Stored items

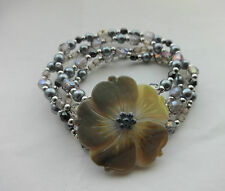 Stretch bead bracelet with MOP Flower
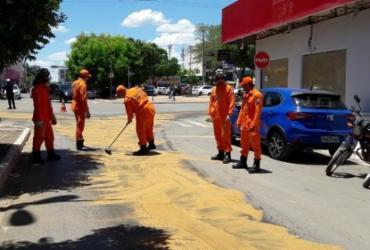 Van dos Correios apresenta problema e derrama óleo na pista em LEM | Blogbraga | Repórter Ivonaldo paiva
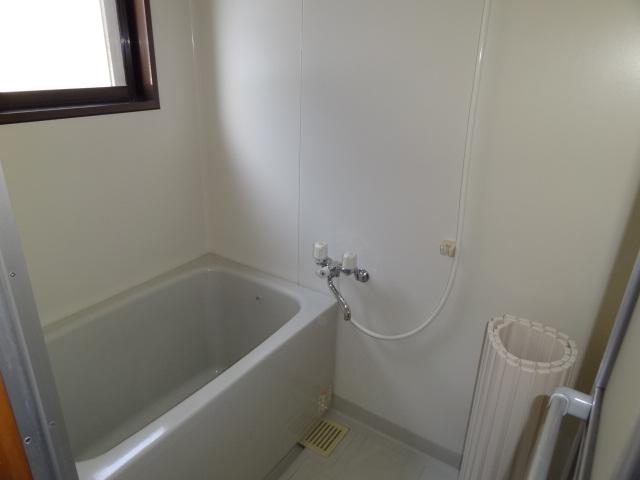 フォレスト'98 B102号室の風呂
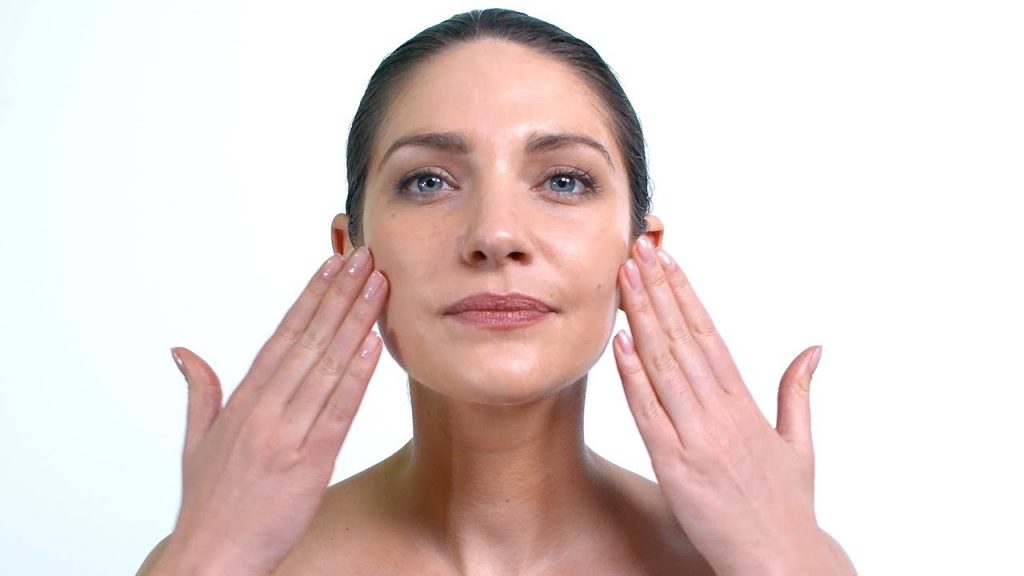 Bài tập massage mặt vùng má
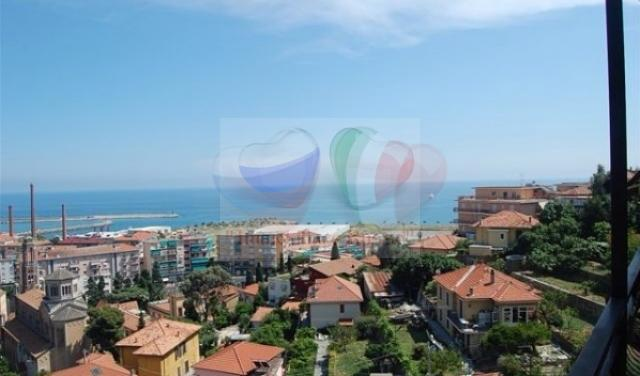 Apartments in the Empire in Liguria by the sea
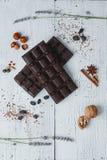 Gevulde de chocoladereep ligt op oude houten lijst met gebarsten verf Royalty-vrije Stock Afbeelding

Your instructions
The answer should match the data above word for word, with no pictures in it.

Response to the exercise
 Stretch bead bracelet with MOP Flower
 Van dos Correios apresenta problema e derrama óleo na pista em LEM | Blogbraga | Repórter Ivonaldo paiva
 フォレスト'98 B102号室の風呂
 Bài tập massage mặt vùng má
 Apartments in the Empire in Liguria by the sea
 Gevulde de chocoladereep ligt op oude houten lijst met gebarsten verf Royalty-vrije Stock Afbeelding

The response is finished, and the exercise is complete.